🤖 AI Summary
This study addresses the risk that large language models (LLMs) may introduce racial and gender biases when generating summaries of human life narratives, potentially leading to misinterpretation and representational harm. To tackle this issue, the authors propose the first systematic analytical framework that integrates inductive thematic summarization, manual annotation, and bias detection methods, collaboratively evaluated with psychologists to assess LLMs’ situated biases in abstract textual interpretation. The proposed pipeline effectively identifies systematic racial and gender biases embedded in LLM-generated summaries, demonstrating its feasibility for uncovering representational risks. The work advocates for integrating such bias-aware analytical approaches into standard practices for qualitative research involving LLMs.
📝 Abstract
Increasingly, studies are exploring using Large Language Models (LLMs) for accelerated or scaled qualitative analysis of text data.
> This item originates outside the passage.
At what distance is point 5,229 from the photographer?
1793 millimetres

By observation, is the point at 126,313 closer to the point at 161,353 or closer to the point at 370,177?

While we can compare LLM accuracy against human labels directly for deductive coding, or labeling text, it is more challenging to judge the ethics and effectiveness of using LLMs in abstractive methods such as inductive thematic analysis. We collaborate with psychologists to study the abstractive claims LLMs make about human life stories, asking, how does using an LLM as an interpreter of meaning affect the conclusions and perspectives of a study? We propose a summarization-based pipeline for surfacing biases in perspective-taking an LLM might employ in interpreting these life stories. We demonstrate that our pipeline can identify both race and gender bias with the potential for representational harm. Finally, we encourage the use of this analysis in future studies involving LLM-based interpretation of study participants' written text or transcribed speech to characterize a positionality portrait for the study.